◆ **EXCERPT TO READ**
================
You are viewing a plain text version of this content. The canonical link for it is here.

Posted to dev@drill.apache.org by Lisen Mu <im...@gmail.com> on 2013/04/07 13:01:21 UTC

Re: Storage file format

Ted,

Sorry to bring up old thread, but could you provide more information
on this? Data collocation might be essential to operator performance
like join.

 > For some file systems such as the one in the MapR distribution, you can
> force files to have identical locality but on less advanced systems like
> HDFS, this is not typically possible.

Re: Storage file format

Posted by Lisen Mu <im...@gmail.com>.

Jason,

Thanks for your information!




On Wed, Apr 10, 2013 at 6:09 AM, Jason Frantz <jf...@maprtech.com> wrote:

> Jumping in for Ted... This can be done in a MapR specific way by setting
> chunksize to 0. See the answer here for a slightly longer explanation:
>
>
> http://answers.mapr.com/questions/3600/large-number-of-small-files-optimal-chunk-size
>
>
> On Sun, Apr 7, 2013 at 4:01 AM, Lisen Mu <im...@gmail.com> wrote:
>
> > Ted,
> >
> > Sorry to bring up old thread, but could you provide more information
> > on this? Data collocation might be essential to operator performance
> > like join.
> >
> >  > For some file systems such as the one in the MapR distribution, you
> can
> > > force files to have identical locality but on less advanced systems
> like
> > > HDFS, this is not typically possible.
> >
>

Re: Storage file format

Posted by Ted Dunning <te...@gmail.com>.

On Thu, Apr 11, 2013 at 6:52 PM, Lisen Mu <im...@gmail.com> wrote:

> Ted,
>
> Thanks for the reply!
>
> > A 1GbE linke and 12 drives, however, results in about 100MB/s network and
> > nearly 1GB/s disk which is a large imbalance.
>
> 1 Gb sadly... with 4 SATA
>

So your disk is 4x faster than your network.

Locality will be very important to you.


> > Presumably.  Note that the real problem here is how to get HBase to
> > collocate the regions.  That will be much harder than telling Drill.  The
> > problem is that regions are randomly assigned to region-servers.
================
[Dataset entries]
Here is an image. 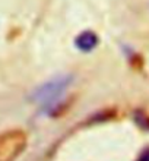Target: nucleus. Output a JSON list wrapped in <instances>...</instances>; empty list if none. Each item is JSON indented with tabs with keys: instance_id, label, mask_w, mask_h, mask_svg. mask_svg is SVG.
Wrapping results in <instances>:
<instances>
[{
	"instance_id": "7ed1b4c3",
	"label": "nucleus",
	"mask_w": 149,
	"mask_h": 161,
	"mask_svg": "<svg viewBox=\"0 0 149 161\" xmlns=\"http://www.w3.org/2000/svg\"><path fill=\"white\" fill-rule=\"evenodd\" d=\"M97 44H98V37L92 31H85L76 38V47L82 51L94 50Z\"/></svg>"
},
{
	"instance_id": "f257e3e1",
	"label": "nucleus",
	"mask_w": 149,
	"mask_h": 161,
	"mask_svg": "<svg viewBox=\"0 0 149 161\" xmlns=\"http://www.w3.org/2000/svg\"><path fill=\"white\" fill-rule=\"evenodd\" d=\"M73 78L70 75H59L54 76L53 79L47 80L45 84L35 89L31 98L32 101L40 104L43 108H53L56 103L60 101V98L63 97L66 89L70 86Z\"/></svg>"
},
{
	"instance_id": "20e7f679",
	"label": "nucleus",
	"mask_w": 149,
	"mask_h": 161,
	"mask_svg": "<svg viewBox=\"0 0 149 161\" xmlns=\"http://www.w3.org/2000/svg\"><path fill=\"white\" fill-rule=\"evenodd\" d=\"M137 161H149V148L145 149V151L141 154V157H139Z\"/></svg>"
},
{
	"instance_id": "f03ea898",
	"label": "nucleus",
	"mask_w": 149,
	"mask_h": 161,
	"mask_svg": "<svg viewBox=\"0 0 149 161\" xmlns=\"http://www.w3.org/2000/svg\"><path fill=\"white\" fill-rule=\"evenodd\" d=\"M26 147V135L21 129L0 133V161H15Z\"/></svg>"
}]
</instances>
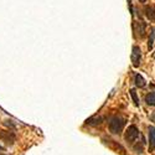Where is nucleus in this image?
<instances>
[{"mask_svg": "<svg viewBox=\"0 0 155 155\" xmlns=\"http://www.w3.org/2000/svg\"><path fill=\"white\" fill-rule=\"evenodd\" d=\"M153 57H154V58H155V52H154V54H153Z\"/></svg>", "mask_w": 155, "mask_h": 155, "instance_id": "obj_15", "label": "nucleus"}, {"mask_svg": "<svg viewBox=\"0 0 155 155\" xmlns=\"http://www.w3.org/2000/svg\"><path fill=\"white\" fill-rule=\"evenodd\" d=\"M150 120H151V122H154V123H155V112H153V114H151V115H150Z\"/></svg>", "mask_w": 155, "mask_h": 155, "instance_id": "obj_13", "label": "nucleus"}, {"mask_svg": "<svg viewBox=\"0 0 155 155\" xmlns=\"http://www.w3.org/2000/svg\"><path fill=\"white\" fill-rule=\"evenodd\" d=\"M124 127H125V119L117 115V117H113L109 122V132L112 134H120Z\"/></svg>", "mask_w": 155, "mask_h": 155, "instance_id": "obj_1", "label": "nucleus"}, {"mask_svg": "<svg viewBox=\"0 0 155 155\" xmlns=\"http://www.w3.org/2000/svg\"><path fill=\"white\" fill-rule=\"evenodd\" d=\"M148 130H149V151H153L155 149V127L150 125Z\"/></svg>", "mask_w": 155, "mask_h": 155, "instance_id": "obj_5", "label": "nucleus"}, {"mask_svg": "<svg viewBox=\"0 0 155 155\" xmlns=\"http://www.w3.org/2000/svg\"><path fill=\"white\" fill-rule=\"evenodd\" d=\"M102 122H103V118L102 117H92V118H89V119L86 120V123L89 124V125H98Z\"/></svg>", "mask_w": 155, "mask_h": 155, "instance_id": "obj_9", "label": "nucleus"}, {"mask_svg": "<svg viewBox=\"0 0 155 155\" xmlns=\"http://www.w3.org/2000/svg\"><path fill=\"white\" fill-rule=\"evenodd\" d=\"M139 2H140V3H145V2H147V0H139Z\"/></svg>", "mask_w": 155, "mask_h": 155, "instance_id": "obj_14", "label": "nucleus"}, {"mask_svg": "<svg viewBox=\"0 0 155 155\" xmlns=\"http://www.w3.org/2000/svg\"><path fill=\"white\" fill-rule=\"evenodd\" d=\"M139 129L135 127V125H129L128 129H127V132H125V140L128 141V143H133V141L137 140V138L139 137Z\"/></svg>", "mask_w": 155, "mask_h": 155, "instance_id": "obj_2", "label": "nucleus"}, {"mask_svg": "<svg viewBox=\"0 0 155 155\" xmlns=\"http://www.w3.org/2000/svg\"><path fill=\"white\" fill-rule=\"evenodd\" d=\"M154 38H155V29H151V32L149 35V41H148V50L153 48V44H154Z\"/></svg>", "mask_w": 155, "mask_h": 155, "instance_id": "obj_11", "label": "nucleus"}, {"mask_svg": "<svg viewBox=\"0 0 155 155\" xmlns=\"http://www.w3.org/2000/svg\"><path fill=\"white\" fill-rule=\"evenodd\" d=\"M145 15H147V18H148L149 20L154 21V20H155V9H154L153 6L145 8Z\"/></svg>", "mask_w": 155, "mask_h": 155, "instance_id": "obj_8", "label": "nucleus"}, {"mask_svg": "<svg viewBox=\"0 0 155 155\" xmlns=\"http://www.w3.org/2000/svg\"><path fill=\"white\" fill-rule=\"evenodd\" d=\"M0 139H2L5 144L12 145L16 140V135L10 130H4V132H0Z\"/></svg>", "mask_w": 155, "mask_h": 155, "instance_id": "obj_3", "label": "nucleus"}, {"mask_svg": "<svg viewBox=\"0 0 155 155\" xmlns=\"http://www.w3.org/2000/svg\"><path fill=\"white\" fill-rule=\"evenodd\" d=\"M145 102L148 106H155V93L150 92L145 96Z\"/></svg>", "mask_w": 155, "mask_h": 155, "instance_id": "obj_10", "label": "nucleus"}, {"mask_svg": "<svg viewBox=\"0 0 155 155\" xmlns=\"http://www.w3.org/2000/svg\"><path fill=\"white\" fill-rule=\"evenodd\" d=\"M145 84H147V82L143 78V76L141 74H135V86L139 87V88H143V87H145Z\"/></svg>", "mask_w": 155, "mask_h": 155, "instance_id": "obj_7", "label": "nucleus"}, {"mask_svg": "<svg viewBox=\"0 0 155 155\" xmlns=\"http://www.w3.org/2000/svg\"><path fill=\"white\" fill-rule=\"evenodd\" d=\"M134 26H137V31H138V34H139V37L140 38H143V37H145V35H147V32H145V28H147V25H145V22L144 21H141V20H139Z\"/></svg>", "mask_w": 155, "mask_h": 155, "instance_id": "obj_6", "label": "nucleus"}, {"mask_svg": "<svg viewBox=\"0 0 155 155\" xmlns=\"http://www.w3.org/2000/svg\"><path fill=\"white\" fill-rule=\"evenodd\" d=\"M132 62L134 67H139L141 62V51L138 46H133V52H132Z\"/></svg>", "mask_w": 155, "mask_h": 155, "instance_id": "obj_4", "label": "nucleus"}, {"mask_svg": "<svg viewBox=\"0 0 155 155\" xmlns=\"http://www.w3.org/2000/svg\"><path fill=\"white\" fill-rule=\"evenodd\" d=\"M130 96L133 98V102L137 107H139V98H138V94H137V91L135 89H130Z\"/></svg>", "mask_w": 155, "mask_h": 155, "instance_id": "obj_12", "label": "nucleus"}]
</instances>
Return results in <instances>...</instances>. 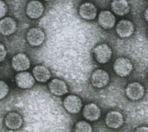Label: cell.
I'll return each mask as SVG.
<instances>
[{"instance_id": "obj_1", "label": "cell", "mask_w": 148, "mask_h": 132, "mask_svg": "<svg viewBox=\"0 0 148 132\" xmlns=\"http://www.w3.org/2000/svg\"><path fill=\"white\" fill-rule=\"evenodd\" d=\"M113 68L114 72L117 75L121 77H125L132 72L133 65L128 58L120 57L114 61Z\"/></svg>"}, {"instance_id": "obj_2", "label": "cell", "mask_w": 148, "mask_h": 132, "mask_svg": "<svg viewBox=\"0 0 148 132\" xmlns=\"http://www.w3.org/2000/svg\"><path fill=\"white\" fill-rule=\"evenodd\" d=\"M95 60L101 64H106L110 61L112 56V49L106 43L98 45L94 49Z\"/></svg>"}, {"instance_id": "obj_3", "label": "cell", "mask_w": 148, "mask_h": 132, "mask_svg": "<svg viewBox=\"0 0 148 132\" xmlns=\"http://www.w3.org/2000/svg\"><path fill=\"white\" fill-rule=\"evenodd\" d=\"M65 109L71 114L78 113L82 107V99L77 96L70 94L67 96L63 101Z\"/></svg>"}, {"instance_id": "obj_4", "label": "cell", "mask_w": 148, "mask_h": 132, "mask_svg": "<svg viewBox=\"0 0 148 132\" xmlns=\"http://www.w3.org/2000/svg\"><path fill=\"white\" fill-rule=\"evenodd\" d=\"M26 38L29 45L38 46L44 42L45 34L40 28L32 27L27 31Z\"/></svg>"}, {"instance_id": "obj_5", "label": "cell", "mask_w": 148, "mask_h": 132, "mask_svg": "<svg viewBox=\"0 0 148 132\" xmlns=\"http://www.w3.org/2000/svg\"><path fill=\"white\" fill-rule=\"evenodd\" d=\"M109 81V75L107 71L102 69L95 70L91 76L92 85L97 88L106 86Z\"/></svg>"}, {"instance_id": "obj_6", "label": "cell", "mask_w": 148, "mask_h": 132, "mask_svg": "<svg viewBox=\"0 0 148 132\" xmlns=\"http://www.w3.org/2000/svg\"><path fill=\"white\" fill-rule=\"evenodd\" d=\"M125 93L130 100L137 101L143 97L145 88L139 82H131L127 85L125 89Z\"/></svg>"}, {"instance_id": "obj_7", "label": "cell", "mask_w": 148, "mask_h": 132, "mask_svg": "<svg viewBox=\"0 0 148 132\" xmlns=\"http://www.w3.org/2000/svg\"><path fill=\"white\" fill-rule=\"evenodd\" d=\"M11 65L14 70L18 72L25 71L31 65L30 60L24 53H17L12 59Z\"/></svg>"}, {"instance_id": "obj_8", "label": "cell", "mask_w": 148, "mask_h": 132, "mask_svg": "<svg viewBox=\"0 0 148 132\" xmlns=\"http://www.w3.org/2000/svg\"><path fill=\"white\" fill-rule=\"evenodd\" d=\"M15 82L18 87L27 89L32 87L35 82V78L30 72L27 71L20 72L15 76Z\"/></svg>"}, {"instance_id": "obj_9", "label": "cell", "mask_w": 148, "mask_h": 132, "mask_svg": "<svg viewBox=\"0 0 148 132\" xmlns=\"http://www.w3.org/2000/svg\"><path fill=\"white\" fill-rule=\"evenodd\" d=\"M44 10L45 7L43 3L38 1H29L25 8L26 14L32 19H37L41 17Z\"/></svg>"}, {"instance_id": "obj_10", "label": "cell", "mask_w": 148, "mask_h": 132, "mask_svg": "<svg viewBox=\"0 0 148 132\" xmlns=\"http://www.w3.org/2000/svg\"><path fill=\"white\" fill-rule=\"evenodd\" d=\"M48 87L50 91L57 96H64L68 92L66 83L64 80L57 78L51 80L48 83Z\"/></svg>"}, {"instance_id": "obj_11", "label": "cell", "mask_w": 148, "mask_h": 132, "mask_svg": "<svg viewBox=\"0 0 148 132\" xmlns=\"http://www.w3.org/2000/svg\"><path fill=\"white\" fill-rule=\"evenodd\" d=\"M135 30L134 24L130 20L123 19L120 20L116 27L117 34L121 38H128L134 32Z\"/></svg>"}, {"instance_id": "obj_12", "label": "cell", "mask_w": 148, "mask_h": 132, "mask_svg": "<svg viewBox=\"0 0 148 132\" xmlns=\"http://www.w3.org/2000/svg\"><path fill=\"white\" fill-rule=\"evenodd\" d=\"M23 123L21 115L16 112H9L5 118V124L6 126L12 130L20 129Z\"/></svg>"}, {"instance_id": "obj_13", "label": "cell", "mask_w": 148, "mask_h": 132, "mask_svg": "<svg viewBox=\"0 0 148 132\" xmlns=\"http://www.w3.org/2000/svg\"><path fill=\"white\" fill-rule=\"evenodd\" d=\"M106 124L112 129H118L124 123V118L122 114L116 111L109 112L105 117Z\"/></svg>"}, {"instance_id": "obj_14", "label": "cell", "mask_w": 148, "mask_h": 132, "mask_svg": "<svg viewBox=\"0 0 148 132\" xmlns=\"http://www.w3.org/2000/svg\"><path fill=\"white\" fill-rule=\"evenodd\" d=\"M17 30V23L10 17H6L0 20V34L9 36L14 33Z\"/></svg>"}, {"instance_id": "obj_15", "label": "cell", "mask_w": 148, "mask_h": 132, "mask_svg": "<svg viewBox=\"0 0 148 132\" xmlns=\"http://www.w3.org/2000/svg\"><path fill=\"white\" fill-rule=\"evenodd\" d=\"M99 24L105 29L112 28L116 23V18L114 14L109 10L101 11L98 17Z\"/></svg>"}, {"instance_id": "obj_16", "label": "cell", "mask_w": 148, "mask_h": 132, "mask_svg": "<svg viewBox=\"0 0 148 132\" xmlns=\"http://www.w3.org/2000/svg\"><path fill=\"white\" fill-rule=\"evenodd\" d=\"M83 115L86 119L89 121H95L101 116V109L96 104L88 103L83 108Z\"/></svg>"}, {"instance_id": "obj_17", "label": "cell", "mask_w": 148, "mask_h": 132, "mask_svg": "<svg viewBox=\"0 0 148 132\" xmlns=\"http://www.w3.org/2000/svg\"><path fill=\"white\" fill-rule=\"evenodd\" d=\"M79 13L82 18L85 20H91L95 18L97 13V9L93 3L85 2L80 6Z\"/></svg>"}, {"instance_id": "obj_18", "label": "cell", "mask_w": 148, "mask_h": 132, "mask_svg": "<svg viewBox=\"0 0 148 132\" xmlns=\"http://www.w3.org/2000/svg\"><path fill=\"white\" fill-rule=\"evenodd\" d=\"M32 75L38 82L43 83L49 80L51 74L49 69L43 65H36L33 68Z\"/></svg>"}, {"instance_id": "obj_19", "label": "cell", "mask_w": 148, "mask_h": 132, "mask_svg": "<svg viewBox=\"0 0 148 132\" xmlns=\"http://www.w3.org/2000/svg\"><path fill=\"white\" fill-rule=\"evenodd\" d=\"M111 8L113 12L118 16H125L130 11V5L127 1H113L111 3Z\"/></svg>"}, {"instance_id": "obj_20", "label": "cell", "mask_w": 148, "mask_h": 132, "mask_svg": "<svg viewBox=\"0 0 148 132\" xmlns=\"http://www.w3.org/2000/svg\"><path fill=\"white\" fill-rule=\"evenodd\" d=\"M91 124L86 121L80 120L77 122L74 126L73 132H92Z\"/></svg>"}, {"instance_id": "obj_21", "label": "cell", "mask_w": 148, "mask_h": 132, "mask_svg": "<svg viewBox=\"0 0 148 132\" xmlns=\"http://www.w3.org/2000/svg\"><path fill=\"white\" fill-rule=\"evenodd\" d=\"M9 91V88L8 84L5 82L0 80V100L6 97L8 94Z\"/></svg>"}, {"instance_id": "obj_22", "label": "cell", "mask_w": 148, "mask_h": 132, "mask_svg": "<svg viewBox=\"0 0 148 132\" xmlns=\"http://www.w3.org/2000/svg\"><path fill=\"white\" fill-rule=\"evenodd\" d=\"M8 12V6L3 1H0V19L3 17Z\"/></svg>"}, {"instance_id": "obj_23", "label": "cell", "mask_w": 148, "mask_h": 132, "mask_svg": "<svg viewBox=\"0 0 148 132\" xmlns=\"http://www.w3.org/2000/svg\"><path fill=\"white\" fill-rule=\"evenodd\" d=\"M7 56V51L3 44L0 43V62L2 61Z\"/></svg>"}, {"instance_id": "obj_24", "label": "cell", "mask_w": 148, "mask_h": 132, "mask_svg": "<svg viewBox=\"0 0 148 132\" xmlns=\"http://www.w3.org/2000/svg\"><path fill=\"white\" fill-rule=\"evenodd\" d=\"M135 132H148V127L146 126H140L138 127Z\"/></svg>"}, {"instance_id": "obj_25", "label": "cell", "mask_w": 148, "mask_h": 132, "mask_svg": "<svg viewBox=\"0 0 148 132\" xmlns=\"http://www.w3.org/2000/svg\"><path fill=\"white\" fill-rule=\"evenodd\" d=\"M144 17L145 19V20L148 22V8L146 9V10L145 12L144 13Z\"/></svg>"}, {"instance_id": "obj_26", "label": "cell", "mask_w": 148, "mask_h": 132, "mask_svg": "<svg viewBox=\"0 0 148 132\" xmlns=\"http://www.w3.org/2000/svg\"><path fill=\"white\" fill-rule=\"evenodd\" d=\"M147 35H148V31H147Z\"/></svg>"}]
</instances>
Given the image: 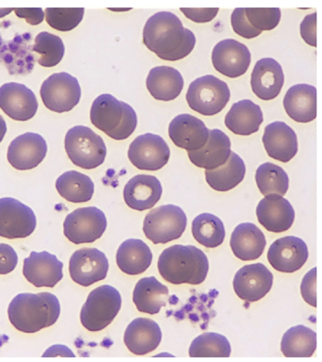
================
◆ **STATED GOAL 1**
In the storage file format thread, what does Jason Frantz say to do to get this in a MapR-specific way?
◆ **STATED GOAL 2**
Copy everything in the storage file format thread from "So your disk" down to "assigned to region-servers.".
◆ **STATED GOAL 3**
Write the next part of the storage file format thread, picking up right after its final line.

◆ **TASK RESPONSE 1**
Set the chunksize to 0.

◆ **TASK RESPONSE 2**
So your disk is 4x faster than your network.

Locality will be very important to you.


> > Presumably.  Note that the real problem here is how to get HBase to
> > collocate the regions.  That will be much harder than telling Drill.  The
> > problem is that regions are randomly assigned to region-servers.

◆ **TASK RESPONSE 3**
>
> Exactly. I'm still figuring it out. It's something deep into HBase or
> alternative to HBase.
>

Re: Storage file format

Posted by Lisen Mu <im...@gmail.com>.

Ted,

Thanks for the reply!

> A 1GbE linke and 12 drives, however, results in about 100MB/s network and
> nearly 1GB/s disk which is a large imbalance.

1 Gb sadly... with 4 SATA

> Presumably.  Note that the real problem here is how to get HBase to
> collocate the regions.  That will be much harder than telling Drill.  The
> problem is that regions are randomly assigned to region-servers.

Exactly. I'm still figuring it out. It's something deep into HBase or
alternative to HBase.

On Thu, Apr 11, 2013 at 10:09 PM, Ted Dunning <te...@gmail.com> wrote:

> On Thu, Apr 11, 2013 at 12:53 AM, Lisen Mu <im...@gmail.com> wrote:
>
> > ...
> > We have Gbps adapter and SATA, so our network is not slower than disk on
> > each machine indeed.
>
>
> Is that 1 Gbps or 10 Gbps?  Is that one SATA disk or many.
>
> A relatively standard configuration is to use one or two 10 GbE and 12 SATA
> drives per box.  This gives about 1GB / s  for network and disk
> respectively.
>
> A 1GbE linke and 12 drives, however, results in about 100MB/s network and
> nearly 1GB/s disk which is a large imbalance.
>
>
> however our services are hosted in a public ISP, and
> > we have little control over the environment (rack, switch etc.). Will
> that
> > be a problem?  We assume yes...
> >
>
> It can be, but can also work reasonably well.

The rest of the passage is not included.